There is an interesting collection of vines growing on the chain link fence behind my house in Lakeland. On a walk in early June, I found a collection of three wild vines fighting for space. One is deadly toxic, one has medicinal value and one produces an edible fruit.
I always have my iPhone camera with me to take pictures of interesting plants I find. A little research on the internet and an occasional email to the local County Extension Agent helps me get a better understanding of the diversity of plants in Florida. Learning about the beneficial plants that grow wild around us helps in the design of better gardening systems that naturally take care of themselves.
Rosary pea is a small, high climbing vine with alternately compound leaves, 2-5 inches long, with 5 to 15 pairs of oblong leaflets. A key characteristic in identifying rosary pea is the lack of a terminal leaflet on the compound leaves. The flowers are small, pale, and violet to pink, clustered in leaf axils. The fruit is characteristic of a legume. The pod is oblong, flat and truncate shaped, roughly 1½ – 2 inches long. This seedpod curls back when it opens, revealing the seeds. The seeds are small, brilliant red with a black spot.
One of the most deadly plant toxins, abrin, is produced by rosary pea (Abrus precatorius). Studies have shown that as little as 0.00015% of toxin per body weight will cause fatality in humans (a single seed). Interestingly, birds appear to be unaffected by the deadly toxin as they have been shown to readily disperse rosary pea seed. DEADLY TOXIN / DO NOT EAT
Virginia creeper is a native, fast-growing, perennial, woody vine that may climb or trail along the ground. The leaves are compound, containing five leaflets. Leaflets range in size from 2-6 inches and have toothed margins. The leaflets are red when they first emerge but turn green as they mature. In the fall, leaves turn a bright red to maroon color. The inconspicuous green color flowers are borne in small clusters during the spring and followed by small clusters of fruit in early summer.
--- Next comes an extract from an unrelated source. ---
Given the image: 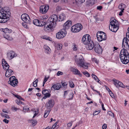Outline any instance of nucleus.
Wrapping results in <instances>:
<instances>
[{"label":"nucleus","instance_id":"ddd939ff","mask_svg":"<svg viewBox=\"0 0 129 129\" xmlns=\"http://www.w3.org/2000/svg\"><path fill=\"white\" fill-rule=\"evenodd\" d=\"M127 38H124L122 41V47L123 49H126V50L129 48V46L128 44Z\"/></svg>","mask_w":129,"mask_h":129},{"label":"nucleus","instance_id":"7ed1b4c3","mask_svg":"<svg viewBox=\"0 0 129 129\" xmlns=\"http://www.w3.org/2000/svg\"><path fill=\"white\" fill-rule=\"evenodd\" d=\"M120 57L121 61L124 64H126L129 62V54L125 49H123L120 51Z\"/></svg>","mask_w":129,"mask_h":129},{"label":"nucleus","instance_id":"864d4df0","mask_svg":"<svg viewBox=\"0 0 129 129\" xmlns=\"http://www.w3.org/2000/svg\"><path fill=\"white\" fill-rule=\"evenodd\" d=\"M16 102L17 104L18 105H21L22 104H23V103L21 102L19 100H17Z\"/></svg>","mask_w":129,"mask_h":129},{"label":"nucleus","instance_id":"c85d7f7f","mask_svg":"<svg viewBox=\"0 0 129 129\" xmlns=\"http://www.w3.org/2000/svg\"><path fill=\"white\" fill-rule=\"evenodd\" d=\"M40 13L42 14H45L48 11V9H40Z\"/></svg>","mask_w":129,"mask_h":129},{"label":"nucleus","instance_id":"052dcab7","mask_svg":"<svg viewBox=\"0 0 129 129\" xmlns=\"http://www.w3.org/2000/svg\"><path fill=\"white\" fill-rule=\"evenodd\" d=\"M69 90H67V91H64V96H66L68 94V92H69Z\"/></svg>","mask_w":129,"mask_h":129},{"label":"nucleus","instance_id":"5701e85b","mask_svg":"<svg viewBox=\"0 0 129 129\" xmlns=\"http://www.w3.org/2000/svg\"><path fill=\"white\" fill-rule=\"evenodd\" d=\"M95 0H87L86 5L89 6H92L95 2Z\"/></svg>","mask_w":129,"mask_h":129},{"label":"nucleus","instance_id":"680f3d73","mask_svg":"<svg viewBox=\"0 0 129 129\" xmlns=\"http://www.w3.org/2000/svg\"><path fill=\"white\" fill-rule=\"evenodd\" d=\"M128 32H127L126 34V36L127 40L129 41V31H128Z\"/></svg>","mask_w":129,"mask_h":129},{"label":"nucleus","instance_id":"3c124183","mask_svg":"<svg viewBox=\"0 0 129 129\" xmlns=\"http://www.w3.org/2000/svg\"><path fill=\"white\" fill-rule=\"evenodd\" d=\"M109 92L110 95L111 96V97H112V98H114L115 96L112 92L110 90L109 91Z\"/></svg>","mask_w":129,"mask_h":129},{"label":"nucleus","instance_id":"6e6d98bb","mask_svg":"<svg viewBox=\"0 0 129 129\" xmlns=\"http://www.w3.org/2000/svg\"><path fill=\"white\" fill-rule=\"evenodd\" d=\"M73 93H71L70 94L69 98V99L70 100L72 99L73 98Z\"/></svg>","mask_w":129,"mask_h":129},{"label":"nucleus","instance_id":"5fc2aeb1","mask_svg":"<svg viewBox=\"0 0 129 129\" xmlns=\"http://www.w3.org/2000/svg\"><path fill=\"white\" fill-rule=\"evenodd\" d=\"M63 73L61 71H59L56 73V75L57 76H59V75H63Z\"/></svg>","mask_w":129,"mask_h":129},{"label":"nucleus","instance_id":"e433bc0d","mask_svg":"<svg viewBox=\"0 0 129 129\" xmlns=\"http://www.w3.org/2000/svg\"><path fill=\"white\" fill-rule=\"evenodd\" d=\"M57 122H56L54 125H53L52 127L50 128L51 129H54V128H57L59 126L58 125H57Z\"/></svg>","mask_w":129,"mask_h":129},{"label":"nucleus","instance_id":"4c0bfd02","mask_svg":"<svg viewBox=\"0 0 129 129\" xmlns=\"http://www.w3.org/2000/svg\"><path fill=\"white\" fill-rule=\"evenodd\" d=\"M1 115L2 117H5L7 119H9L10 118L9 116L6 114H4L3 113L1 114Z\"/></svg>","mask_w":129,"mask_h":129},{"label":"nucleus","instance_id":"69168bd1","mask_svg":"<svg viewBox=\"0 0 129 129\" xmlns=\"http://www.w3.org/2000/svg\"><path fill=\"white\" fill-rule=\"evenodd\" d=\"M3 121L6 123H8L9 122V120L7 119H5L3 120Z\"/></svg>","mask_w":129,"mask_h":129},{"label":"nucleus","instance_id":"f704fd0d","mask_svg":"<svg viewBox=\"0 0 129 129\" xmlns=\"http://www.w3.org/2000/svg\"><path fill=\"white\" fill-rule=\"evenodd\" d=\"M50 111L49 110H46L45 111V113L44 115V117L45 118L47 117V116L49 115Z\"/></svg>","mask_w":129,"mask_h":129},{"label":"nucleus","instance_id":"13d9d810","mask_svg":"<svg viewBox=\"0 0 129 129\" xmlns=\"http://www.w3.org/2000/svg\"><path fill=\"white\" fill-rule=\"evenodd\" d=\"M42 18L43 19L45 20L48 18V16L47 15H43L42 17Z\"/></svg>","mask_w":129,"mask_h":129},{"label":"nucleus","instance_id":"c9c22d12","mask_svg":"<svg viewBox=\"0 0 129 129\" xmlns=\"http://www.w3.org/2000/svg\"><path fill=\"white\" fill-rule=\"evenodd\" d=\"M29 111V109L26 106L23 107V111L24 112H28Z\"/></svg>","mask_w":129,"mask_h":129},{"label":"nucleus","instance_id":"a211bd4d","mask_svg":"<svg viewBox=\"0 0 129 129\" xmlns=\"http://www.w3.org/2000/svg\"><path fill=\"white\" fill-rule=\"evenodd\" d=\"M17 56V54L13 51H10L7 54V57L9 60L12 59Z\"/></svg>","mask_w":129,"mask_h":129},{"label":"nucleus","instance_id":"423d86ee","mask_svg":"<svg viewBox=\"0 0 129 129\" xmlns=\"http://www.w3.org/2000/svg\"><path fill=\"white\" fill-rule=\"evenodd\" d=\"M82 28V25L80 23H77L73 26L71 27L72 32L77 33Z\"/></svg>","mask_w":129,"mask_h":129},{"label":"nucleus","instance_id":"393cba45","mask_svg":"<svg viewBox=\"0 0 129 129\" xmlns=\"http://www.w3.org/2000/svg\"><path fill=\"white\" fill-rule=\"evenodd\" d=\"M62 45L61 43H56L55 44V48L58 50H60L62 48Z\"/></svg>","mask_w":129,"mask_h":129},{"label":"nucleus","instance_id":"8fccbe9b","mask_svg":"<svg viewBox=\"0 0 129 129\" xmlns=\"http://www.w3.org/2000/svg\"><path fill=\"white\" fill-rule=\"evenodd\" d=\"M83 73L84 75H85L86 76L88 77H89L90 75L86 71L83 72Z\"/></svg>","mask_w":129,"mask_h":129},{"label":"nucleus","instance_id":"58836bf2","mask_svg":"<svg viewBox=\"0 0 129 129\" xmlns=\"http://www.w3.org/2000/svg\"><path fill=\"white\" fill-rule=\"evenodd\" d=\"M72 49L73 51H76L77 49V46L75 44H73L72 46Z\"/></svg>","mask_w":129,"mask_h":129},{"label":"nucleus","instance_id":"20e7f679","mask_svg":"<svg viewBox=\"0 0 129 129\" xmlns=\"http://www.w3.org/2000/svg\"><path fill=\"white\" fill-rule=\"evenodd\" d=\"M2 64L3 68L5 70H7L5 74V76L7 77H9L13 75V71L9 68V66L5 59L2 60Z\"/></svg>","mask_w":129,"mask_h":129},{"label":"nucleus","instance_id":"603ef678","mask_svg":"<svg viewBox=\"0 0 129 129\" xmlns=\"http://www.w3.org/2000/svg\"><path fill=\"white\" fill-rule=\"evenodd\" d=\"M118 84V87L119 86L121 87H124V85L123 83L119 81Z\"/></svg>","mask_w":129,"mask_h":129},{"label":"nucleus","instance_id":"2f4dec72","mask_svg":"<svg viewBox=\"0 0 129 129\" xmlns=\"http://www.w3.org/2000/svg\"><path fill=\"white\" fill-rule=\"evenodd\" d=\"M42 38L47 40H49L50 41H51L52 40L51 38H49V37L46 36H42Z\"/></svg>","mask_w":129,"mask_h":129},{"label":"nucleus","instance_id":"2eb2a0df","mask_svg":"<svg viewBox=\"0 0 129 129\" xmlns=\"http://www.w3.org/2000/svg\"><path fill=\"white\" fill-rule=\"evenodd\" d=\"M71 70L74 74L79 75L80 77L82 76V75L80 73V71L76 68L73 67H71Z\"/></svg>","mask_w":129,"mask_h":129},{"label":"nucleus","instance_id":"b1692460","mask_svg":"<svg viewBox=\"0 0 129 129\" xmlns=\"http://www.w3.org/2000/svg\"><path fill=\"white\" fill-rule=\"evenodd\" d=\"M66 17L65 14L64 13L61 14L59 16V21H62L66 19Z\"/></svg>","mask_w":129,"mask_h":129},{"label":"nucleus","instance_id":"a878e982","mask_svg":"<svg viewBox=\"0 0 129 129\" xmlns=\"http://www.w3.org/2000/svg\"><path fill=\"white\" fill-rule=\"evenodd\" d=\"M4 37V38L9 41H12L13 39V38L10 35L7 34L5 35Z\"/></svg>","mask_w":129,"mask_h":129},{"label":"nucleus","instance_id":"39448f33","mask_svg":"<svg viewBox=\"0 0 129 129\" xmlns=\"http://www.w3.org/2000/svg\"><path fill=\"white\" fill-rule=\"evenodd\" d=\"M110 20V25L109 28L110 30L114 32H116L118 29V23L117 21L115 19Z\"/></svg>","mask_w":129,"mask_h":129},{"label":"nucleus","instance_id":"338daca9","mask_svg":"<svg viewBox=\"0 0 129 129\" xmlns=\"http://www.w3.org/2000/svg\"><path fill=\"white\" fill-rule=\"evenodd\" d=\"M61 84L62 86H65L67 85H68V83L66 82H64L63 83H62Z\"/></svg>","mask_w":129,"mask_h":129},{"label":"nucleus","instance_id":"aec40b11","mask_svg":"<svg viewBox=\"0 0 129 129\" xmlns=\"http://www.w3.org/2000/svg\"><path fill=\"white\" fill-rule=\"evenodd\" d=\"M61 87V86L60 84H58L53 85L51 87V89L52 90L53 88L54 90H58Z\"/></svg>","mask_w":129,"mask_h":129},{"label":"nucleus","instance_id":"49530a36","mask_svg":"<svg viewBox=\"0 0 129 129\" xmlns=\"http://www.w3.org/2000/svg\"><path fill=\"white\" fill-rule=\"evenodd\" d=\"M92 61L93 62H94L97 64H98L99 63V61L95 58H92Z\"/></svg>","mask_w":129,"mask_h":129},{"label":"nucleus","instance_id":"c756f323","mask_svg":"<svg viewBox=\"0 0 129 129\" xmlns=\"http://www.w3.org/2000/svg\"><path fill=\"white\" fill-rule=\"evenodd\" d=\"M92 76L93 78L94 79V80L97 82H98L99 83H100L99 82L100 80L95 75L92 74Z\"/></svg>","mask_w":129,"mask_h":129},{"label":"nucleus","instance_id":"4be33fe9","mask_svg":"<svg viewBox=\"0 0 129 129\" xmlns=\"http://www.w3.org/2000/svg\"><path fill=\"white\" fill-rule=\"evenodd\" d=\"M72 22L71 21L68 20L64 24L63 26L66 28H68V27L71 26Z\"/></svg>","mask_w":129,"mask_h":129},{"label":"nucleus","instance_id":"72a5a7b5","mask_svg":"<svg viewBox=\"0 0 129 129\" xmlns=\"http://www.w3.org/2000/svg\"><path fill=\"white\" fill-rule=\"evenodd\" d=\"M69 86L71 88H73L75 87V85L72 81L70 80L69 81Z\"/></svg>","mask_w":129,"mask_h":129},{"label":"nucleus","instance_id":"f3484780","mask_svg":"<svg viewBox=\"0 0 129 129\" xmlns=\"http://www.w3.org/2000/svg\"><path fill=\"white\" fill-rule=\"evenodd\" d=\"M55 104L54 100L51 99L48 100V102L46 103V106L48 108H51Z\"/></svg>","mask_w":129,"mask_h":129},{"label":"nucleus","instance_id":"dca6fc26","mask_svg":"<svg viewBox=\"0 0 129 129\" xmlns=\"http://www.w3.org/2000/svg\"><path fill=\"white\" fill-rule=\"evenodd\" d=\"M94 50L96 53L99 54L101 53L102 51L101 47L98 43H97L95 44Z\"/></svg>","mask_w":129,"mask_h":129},{"label":"nucleus","instance_id":"79ce46f5","mask_svg":"<svg viewBox=\"0 0 129 129\" xmlns=\"http://www.w3.org/2000/svg\"><path fill=\"white\" fill-rule=\"evenodd\" d=\"M126 7V6L123 3L121 4L118 6V8H125Z\"/></svg>","mask_w":129,"mask_h":129},{"label":"nucleus","instance_id":"a19ab883","mask_svg":"<svg viewBox=\"0 0 129 129\" xmlns=\"http://www.w3.org/2000/svg\"><path fill=\"white\" fill-rule=\"evenodd\" d=\"M50 91V90H44L42 91V93L44 95L47 94V92H49Z\"/></svg>","mask_w":129,"mask_h":129},{"label":"nucleus","instance_id":"ea45409f","mask_svg":"<svg viewBox=\"0 0 129 129\" xmlns=\"http://www.w3.org/2000/svg\"><path fill=\"white\" fill-rule=\"evenodd\" d=\"M31 124H32L33 126H35L37 123V121L35 120H32L31 121Z\"/></svg>","mask_w":129,"mask_h":129},{"label":"nucleus","instance_id":"7c9ffc66","mask_svg":"<svg viewBox=\"0 0 129 129\" xmlns=\"http://www.w3.org/2000/svg\"><path fill=\"white\" fill-rule=\"evenodd\" d=\"M101 33H102V34H101L102 37V39L103 40H106V34L103 32H100Z\"/></svg>","mask_w":129,"mask_h":129},{"label":"nucleus","instance_id":"1a4fd4ad","mask_svg":"<svg viewBox=\"0 0 129 129\" xmlns=\"http://www.w3.org/2000/svg\"><path fill=\"white\" fill-rule=\"evenodd\" d=\"M44 29L46 32H51L53 29V28L55 26L53 25V24L50 22L47 24H44Z\"/></svg>","mask_w":129,"mask_h":129},{"label":"nucleus","instance_id":"0e129e2a","mask_svg":"<svg viewBox=\"0 0 129 129\" xmlns=\"http://www.w3.org/2000/svg\"><path fill=\"white\" fill-rule=\"evenodd\" d=\"M45 96H46L47 98L51 96V94L49 92H47L46 94L45 95Z\"/></svg>","mask_w":129,"mask_h":129},{"label":"nucleus","instance_id":"4468645a","mask_svg":"<svg viewBox=\"0 0 129 129\" xmlns=\"http://www.w3.org/2000/svg\"><path fill=\"white\" fill-rule=\"evenodd\" d=\"M43 24H42L40 21L38 19H34L33 21V23L35 25L40 26H43L44 24H46V21L45 20L43 21Z\"/></svg>","mask_w":129,"mask_h":129},{"label":"nucleus","instance_id":"de8ad7c7","mask_svg":"<svg viewBox=\"0 0 129 129\" xmlns=\"http://www.w3.org/2000/svg\"><path fill=\"white\" fill-rule=\"evenodd\" d=\"M49 7L48 5H45L41 6L40 8H49Z\"/></svg>","mask_w":129,"mask_h":129},{"label":"nucleus","instance_id":"f8f14e48","mask_svg":"<svg viewBox=\"0 0 129 129\" xmlns=\"http://www.w3.org/2000/svg\"><path fill=\"white\" fill-rule=\"evenodd\" d=\"M65 36V30L64 29H62L57 33L56 37L57 39H60L63 38Z\"/></svg>","mask_w":129,"mask_h":129},{"label":"nucleus","instance_id":"412c9836","mask_svg":"<svg viewBox=\"0 0 129 129\" xmlns=\"http://www.w3.org/2000/svg\"><path fill=\"white\" fill-rule=\"evenodd\" d=\"M44 48L45 49V52L48 54H49L51 52V50L49 47L47 45H45L44 46Z\"/></svg>","mask_w":129,"mask_h":129},{"label":"nucleus","instance_id":"0eeeda50","mask_svg":"<svg viewBox=\"0 0 129 129\" xmlns=\"http://www.w3.org/2000/svg\"><path fill=\"white\" fill-rule=\"evenodd\" d=\"M8 83L13 87L16 86L18 83L17 79L15 78L14 76H12L9 78V81H8Z\"/></svg>","mask_w":129,"mask_h":129},{"label":"nucleus","instance_id":"4d7b16f0","mask_svg":"<svg viewBox=\"0 0 129 129\" xmlns=\"http://www.w3.org/2000/svg\"><path fill=\"white\" fill-rule=\"evenodd\" d=\"M100 112V111H98L94 112L93 113V115H95L98 114Z\"/></svg>","mask_w":129,"mask_h":129},{"label":"nucleus","instance_id":"a18cd8bd","mask_svg":"<svg viewBox=\"0 0 129 129\" xmlns=\"http://www.w3.org/2000/svg\"><path fill=\"white\" fill-rule=\"evenodd\" d=\"M38 82V79H36L35 81L34 82H33V86L34 87H36L37 86V83Z\"/></svg>","mask_w":129,"mask_h":129},{"label":"nucleus","instance_id":"f257e3e1","mask_svg":"<svg viewBox=\"0 0 129 129\" xmlns=\"http://www.w3.org/2000/svg\"><path fill=\"white\" fill-rule=\"evenodd\" d=\"M75 60L76 64L80 68H83L84 69H87L90 65L89 63L84 62L83 57L80 55H76Z\"/></svg>","mask_w":129,"mask_h":129},{"label":"nucleus","instance_id":"cd10ccee","mask_svg":"<svg viewBox=\"0 0 129 129\" xmlns=\"http://www.w3.org/2000/svg\"><path fill=\"white\" fill-rule=\"evenodd\" d=\"M101 34H102V33L100 32L99 33H98L97 34V37L98 39L99 42H101L103 41L102 39V37H101Z\"/></svg>","mask_w":129,"mask_h":129},{"label":"nucleus","instance_id":"774afa93","mask_svg":"<svg viewBox=\"0 0 129 129\" xmlns=\"http://www.w3.org/2000/svg\"><path fill=\"white\" fill-rule=\"evenodd\" d=\"M72 125V124L71 122L67 124V126L68 127H70Z\"/></svg>","mask_w":129,"mask_h":129},{"label":"nucleus","instance_id":"bf43d9fd","mask_svg":"<svg viewBox=\"0 0 129 129\" xmlns=\"http://www.w3.org/2000/svg\"><path fill=\"white\" fill-rule=\"evenodd\" d=\"M107 124H106L105 123L102 125V128L103 129H106L107 128Z\"/></svg>","mask_w":129,"mask_h":129},{"label":"nucleus","instance_id":"37998d69","mask_svg":"<svg viewBox=\"0 0 129 129\" xmlns=\"http://www.w3.org/2000/svg\"><path fill=\"white\" fill-rule=\"evenodd\" d=\"M121 11H120L118 14V15L119 16H121L124 13V9H121Z\"/></svg>","mask_w":129,"mask_h":129},{"label":"nucleus","instance_id":"9b49d317","mask_svg":"<svg viewBox=\"0 0 129 129\" xmlns=\"http://www.w3.org/2000/svg\"><path fill=\"white\" fill-rule=\"evenodd\" d=\"M22 20L24 22L28 24H30V20L29 16L26 14H23L21 16Z\"/></svg>","mask_w":129,"mask_h":129},{"label":"nucleus","instance_id":"473e14b6","mask_svg":"<svg viewBox=\"0 0 129 129\" xmlns=\"http://www.w3.org/2000/svg\"><path fill=\"white\" fill-rule=\"evenodd\" d=\"M113 81L114 82V83L115 86L117 87H118V84L119 81L115 79H113Z\"/></svg>","mask_w":129,"mask_h":129},{"label":"nucleus","instance_id":"9d476101","mask_svg":"<svg viewBox=\"0 0 129 129\" xmlns=\"http://www.w3.org/2000/svg\"><path fill=\"white\" fill-rule=\"evenodd\" d=\"M90 36L88 34H86L84 35L82 37V41L83 44L87 45L91 41Z\"/></svg>","mask_w":129,"mask_h":129},{"label":"nucleus","instance_id":"c03bdc74","mask_svg":"<svg viewBox=\"0 0 129 129\" xmlns=\"http://www.w3.org/2000/svg\"><path fill=\"white\" fill-rule=\"evenodd\" d=\"M18 109V108H16L15 106H13L12 107L11 109L12 111H16Z\"/></svg>","mask_w":129,"mask_h":129},{"label":"nucleus","instance_id":"6ab92c4d","mask_svg":"<svg viewBox=\"0 0 129 129\" xmlns=\"http://www.w3.org/2000/svg\"><path fill=\"white\" fill-rule=\"evenodd\" d=\"M88 45L86 46V49L87 50H91L94 47L95 45L92 41H91L89 43H88Z\"/></svg>","mask_w":129,"mask_h":129},{"label":"nucleus","instance_id":"bb28decb","mask_svg":"<svg viewBox=\"0 0 129 129\" xmlns=\"http://www.w3.org/2000/svg\"><path fill=\"white\" fill-rule=\"evenodd\" d=\"M3 30L6 34L8 33H11L12 32V30L11 29H9L7 28L3 29Z\"/></svg>","mask_w":129,"mask_h":129},{"label":"nucleus","instance_id":"e2e57ef3","mask_svg":"<svg viewBox=\"0 0 129 129\" xmlns=\"http://www.w3.org/2000/svg\"><path fill=\"white\" fill-rule=\"evenodd\" d=\"M22 25L26 29L28 28V26L26 23H23Z\"/></svg>","mask_w":129,"mask_h":129},{"label":"nucleus","instance_id":"6e6552de","mask_svg":"<svg viewBox=\"0 0 129 129\" xmlns=\"http://www.w3.org/2000/svg\"><path fill=\"white\" fill-rule=\"evenodd\" d=\"M57 15L55 14H53L49 18V20L50 23L52 24H53V25L55 26L56 22L59 21Z\"/></svg>","mask_w":129,"mask_h":129},{"label":"nucleus","instance_id":"f03ea898","mask_svg":"<svg viewBox=\"0 0 129 129\" xmlns=\"http://www.w3.org/2000/svg\"><path fill=\"white\" fill-rule=\"evenodd\" d=\"M2 9L0 10V23H4L7 22L6 19L9 18L11 15L9 9Z\"/></svg>","mask_w":129,"mask_h":129},{"label":"nucleus","instance_id":"09e8293b","mask_svg":"<svg viewBox=\"0 0 129 129\" xmlns=\"http://www.w3.org/2000/svg\"><path fill=\"white\" fill-rule=\"evenodd\" d=\"M76 2H78V3L79 4H81L84 2L85 1V0H76Z\"/></svg>","mask_w":129,"mask_h":129}]
</instances>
The vines adhere to surfaces by means of five to eight branched tendrils ending in cup-like adhesive tips. New stems are brownish-green and finely hairy but gradually acquire pale, raised dots and turn purplish-brown with age.
I have not tried any of these medicinal uses for Virginia creeper, but this is found on many sources when researching it: The bark has been has been used in domestic medicine as a tonic, expectorant, and remedy. The berries have been found serviceable in rheumatic complaints and are found to help cure dropsy. The roots are used for diarrhea and the bark and twigs are made into cough syrup.
Native to S. America this perennial, twining, climbing vine has greenish white flowers and produces large pods that split open at maturity, releasing hundreds of seeds with tiny silken hairs that aid in dispersal by the wind. Leaves are heart-shaped to spear-shaped, new growth and stems are grey-green in color and with soft, short and erect hairs. This vine is a pest in orange groves, in fact it was first found in a Florida orange grove in 1957, though how it got there remains a mystery.
I have eaten the young green fruit of the milkweed vine. It can be used as a vegetable and has a similarity to zuccinni when cooked. I prefer to pick the young fruit when they are about the size of a large hen egg for best tatse.
I hope the Virginia Creeper and the Milkweed vine overtake the Rosary pea on the fence this summer. I may give nature a helping hand with my clippers.
Always learning at the 40 acre woods.